** Using the information **
[A] According to the renal involvement text, how many patients needed renal replacement therapy?
[B] Please extend the renal involvement text, picking up right after its last line.

** Page text **
┏━━
At admission, 40.8% had elevated C-reactive protein, while 4.6% of blood cultures were positive. Coagulation abnormalities were seen in the majority of the patients, with 78.9% having prolonged PT (>15 s) and 54.6% prolonged aPTT (>35 s). Liver involvement was common: 48% had mild elevation of ALT, 18.4% moderate, and 7.9% severe. Thrombocytopenia was marked, with 83.5% having platelets below 100,000/μL. Overall, renal involvement was seen in 64 patients (42.1%).

Pattern of Renal Involvement

Among those with renal involvement (n = 64), haematuria was the most common finding (23.7%), of which 58.3% had only microscopic, while 41.7% had gross haematuria [Table 2, Figure 1]. Proteinuria was present in 22.3% (n = 34), with 8.8% subjects having 3+ grade. Twenty-seven (17.8%) patients developed AKI, with the majority having KDIGO Stage 1 (44.4%) or Stage 2 (44.4%), while Stage 3 was seen in 11.1% (n = 3). Only one patient required renal replacement therapy (RRT).

Table 2.

Type and severity of renal involvement ( n = 64)

Renal Involvement^a	Number of Patients (%)
Haematuria	36 (23.7)^c
Microscopic	21 (58.3)
Gross	15 (41.7)
┗━━
** Extracted information **
┏━━
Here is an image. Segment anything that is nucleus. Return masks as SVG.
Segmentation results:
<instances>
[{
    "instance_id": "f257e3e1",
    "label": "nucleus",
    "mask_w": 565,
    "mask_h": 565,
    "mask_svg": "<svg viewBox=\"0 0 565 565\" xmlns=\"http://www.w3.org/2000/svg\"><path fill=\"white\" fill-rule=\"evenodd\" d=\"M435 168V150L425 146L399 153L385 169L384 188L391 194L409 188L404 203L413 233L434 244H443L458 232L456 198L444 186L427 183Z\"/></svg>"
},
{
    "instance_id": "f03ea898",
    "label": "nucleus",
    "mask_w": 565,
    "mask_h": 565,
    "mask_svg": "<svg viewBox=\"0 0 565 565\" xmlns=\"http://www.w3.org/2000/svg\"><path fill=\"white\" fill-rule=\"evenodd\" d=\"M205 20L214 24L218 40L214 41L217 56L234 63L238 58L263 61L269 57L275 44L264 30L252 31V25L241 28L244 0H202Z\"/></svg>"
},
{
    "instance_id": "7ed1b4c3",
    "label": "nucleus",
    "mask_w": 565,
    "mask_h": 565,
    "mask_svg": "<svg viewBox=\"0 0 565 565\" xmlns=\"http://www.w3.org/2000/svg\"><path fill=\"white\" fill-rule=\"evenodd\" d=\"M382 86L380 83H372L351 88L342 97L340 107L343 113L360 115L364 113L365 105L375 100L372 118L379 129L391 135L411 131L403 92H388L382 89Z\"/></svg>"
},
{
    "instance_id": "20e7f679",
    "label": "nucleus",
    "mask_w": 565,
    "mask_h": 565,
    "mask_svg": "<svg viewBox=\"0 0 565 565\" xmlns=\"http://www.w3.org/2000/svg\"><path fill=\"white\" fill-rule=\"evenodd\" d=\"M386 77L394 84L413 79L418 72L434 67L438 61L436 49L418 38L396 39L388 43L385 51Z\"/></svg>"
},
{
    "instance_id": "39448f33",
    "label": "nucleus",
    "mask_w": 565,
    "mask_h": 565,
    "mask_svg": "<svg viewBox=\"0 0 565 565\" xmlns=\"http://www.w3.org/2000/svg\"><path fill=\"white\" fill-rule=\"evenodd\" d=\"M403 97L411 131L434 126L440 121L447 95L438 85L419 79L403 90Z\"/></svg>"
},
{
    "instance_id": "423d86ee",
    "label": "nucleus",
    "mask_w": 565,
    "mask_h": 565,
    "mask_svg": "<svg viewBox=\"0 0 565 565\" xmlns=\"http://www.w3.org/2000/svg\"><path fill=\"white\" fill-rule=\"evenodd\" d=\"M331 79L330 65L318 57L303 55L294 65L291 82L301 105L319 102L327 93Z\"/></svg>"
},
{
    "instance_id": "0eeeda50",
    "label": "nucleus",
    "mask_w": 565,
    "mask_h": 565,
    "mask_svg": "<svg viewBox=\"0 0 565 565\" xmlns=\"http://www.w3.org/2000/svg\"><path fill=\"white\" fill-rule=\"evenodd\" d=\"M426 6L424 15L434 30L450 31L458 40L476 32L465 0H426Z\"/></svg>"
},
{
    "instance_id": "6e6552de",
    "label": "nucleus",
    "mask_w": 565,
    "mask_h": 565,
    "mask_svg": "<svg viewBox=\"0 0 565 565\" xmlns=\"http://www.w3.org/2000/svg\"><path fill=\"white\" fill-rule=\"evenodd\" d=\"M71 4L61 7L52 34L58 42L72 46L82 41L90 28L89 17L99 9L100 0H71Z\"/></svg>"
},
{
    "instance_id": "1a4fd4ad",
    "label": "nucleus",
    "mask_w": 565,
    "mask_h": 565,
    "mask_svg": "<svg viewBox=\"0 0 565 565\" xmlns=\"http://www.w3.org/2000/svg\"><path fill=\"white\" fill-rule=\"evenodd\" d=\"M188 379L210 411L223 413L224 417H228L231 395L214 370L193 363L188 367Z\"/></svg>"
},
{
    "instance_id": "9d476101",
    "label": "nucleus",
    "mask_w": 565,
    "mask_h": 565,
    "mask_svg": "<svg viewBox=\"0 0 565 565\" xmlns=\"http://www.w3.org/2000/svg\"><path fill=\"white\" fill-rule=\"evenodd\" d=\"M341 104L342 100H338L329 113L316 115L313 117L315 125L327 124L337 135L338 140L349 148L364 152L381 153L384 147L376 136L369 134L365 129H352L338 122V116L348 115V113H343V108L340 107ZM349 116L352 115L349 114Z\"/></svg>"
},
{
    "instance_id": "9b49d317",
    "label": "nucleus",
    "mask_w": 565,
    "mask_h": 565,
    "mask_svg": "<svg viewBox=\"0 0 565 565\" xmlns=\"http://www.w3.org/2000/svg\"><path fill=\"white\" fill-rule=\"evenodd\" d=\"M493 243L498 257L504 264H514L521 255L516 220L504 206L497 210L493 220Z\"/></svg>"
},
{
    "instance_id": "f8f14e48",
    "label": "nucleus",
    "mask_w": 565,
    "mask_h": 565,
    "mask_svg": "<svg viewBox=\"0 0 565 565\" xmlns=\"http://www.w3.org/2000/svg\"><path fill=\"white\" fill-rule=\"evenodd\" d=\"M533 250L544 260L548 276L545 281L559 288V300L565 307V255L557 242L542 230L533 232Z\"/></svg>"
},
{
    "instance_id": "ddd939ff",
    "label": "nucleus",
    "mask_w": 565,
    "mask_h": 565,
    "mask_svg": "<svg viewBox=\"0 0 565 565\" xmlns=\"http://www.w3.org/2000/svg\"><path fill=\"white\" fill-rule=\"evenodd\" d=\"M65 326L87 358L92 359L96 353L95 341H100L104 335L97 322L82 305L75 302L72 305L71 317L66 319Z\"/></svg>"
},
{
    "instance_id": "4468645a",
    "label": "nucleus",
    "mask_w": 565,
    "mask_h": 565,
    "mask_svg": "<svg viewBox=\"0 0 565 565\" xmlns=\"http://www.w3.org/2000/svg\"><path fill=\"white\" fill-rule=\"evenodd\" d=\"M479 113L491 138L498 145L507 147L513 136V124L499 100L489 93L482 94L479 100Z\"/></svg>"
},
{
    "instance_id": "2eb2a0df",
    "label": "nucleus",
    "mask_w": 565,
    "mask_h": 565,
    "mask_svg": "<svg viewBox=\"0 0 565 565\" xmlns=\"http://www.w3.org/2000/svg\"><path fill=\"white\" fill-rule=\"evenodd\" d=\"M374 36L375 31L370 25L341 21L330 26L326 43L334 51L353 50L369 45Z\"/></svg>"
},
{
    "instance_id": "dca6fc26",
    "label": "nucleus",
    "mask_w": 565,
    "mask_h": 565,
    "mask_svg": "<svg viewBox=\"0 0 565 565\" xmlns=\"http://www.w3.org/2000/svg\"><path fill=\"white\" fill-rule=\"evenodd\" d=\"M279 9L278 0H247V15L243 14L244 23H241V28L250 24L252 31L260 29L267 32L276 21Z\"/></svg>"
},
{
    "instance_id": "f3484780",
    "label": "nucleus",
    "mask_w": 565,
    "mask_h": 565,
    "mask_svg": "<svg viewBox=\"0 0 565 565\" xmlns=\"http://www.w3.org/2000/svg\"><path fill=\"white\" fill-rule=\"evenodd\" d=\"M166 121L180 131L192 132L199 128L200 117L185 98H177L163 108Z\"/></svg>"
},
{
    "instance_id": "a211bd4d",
┗━━
** Answers to the problems **
[A] Only one patient.

[B]
Proteinuria	34 (22.3)^c
1+	22 (64.7)
2+	9 (26.5)
3+	3 (8.8)
Acute Kidney Injury (AKI)	27 (17.8)^c
Stage 1	12 (44.4)
Stage 2	12 (44.4)
Stage 3	3 (11.1)
Required dialysis^b	1 (3.7)

Notes:^aPatients could have more than one type of kidney involvement.

^bPercentage of AKI.

^cPercentage of total patients.

Figure 1.

Note: DF: Dengue fever, DW: Dengue with warning signs, SD: Severe dengue.

Laboratory Comparison

Children with renal involvement had overall significantly higher blood urea (P < .001), SCr (P < .001) and international normalised ratio (INR) (P < .001) levels compared to those without renal involvement [Table 3]. Platelets and serum albumin values were significantly lower among those with renal involvement.

Table 3.

Comparison of laboratory parameters among dengue patients with and without renal involvement^a

Parameter	No Renal Involvement^b	Renal Involvement^b	P Value^c
Hb (g/dL)	12.68 ± 2.45	13.04 ± 3.20	.656
TLC (×10⁹/L)	4,536 (3,300–8,240)	7,640 (5,940–10,900)	<.001
Platelet (×10⁹/L)	57 (32–74)	32 (22–42)	<.001
Haematocrit (%)	38.71 ± 6.79	39.34 ± 9.83	.790
Blood urea (mg/dL)	24 (19.4–35)	37 (32–60)	<.001
S. creatinine (mg/dL)	0.54 (0.50–0.60)	0.77 (0.51–1.01)	<.001
S. sodium (mmol/L)	137 (135–141)	137 (135–138.75)	.119
S. potassium (mmol/L)	4.3 (4.1–4.9)	4.4 (4.1–4.9)	.326
AST (U/L)	121 (75–225)	126 (69–336)	.321
ALT (U/L)	64 (27–109)	52 (34–244)	.114
S. albumin (g/dL)	3.5 (3.2–3.7)	3.0 (3.0–3.7)	.005
PT (s)	18 (16–20)	20 (16.25–23)	.002
aPTT (s)	38 (30–70)	38 (30–160)	.313
INR	1.2 (1.2–1.4)	1.2 (1.2–1.6)	<.001

Notes: ALT: Alanine amino transferase, AST: Aspartate amino transferase, aPTT: Activated partial thromboplastin time, Hb: Haemoglobin, INR: International normalised ratio, PT: Prothrombin time, S: Serum.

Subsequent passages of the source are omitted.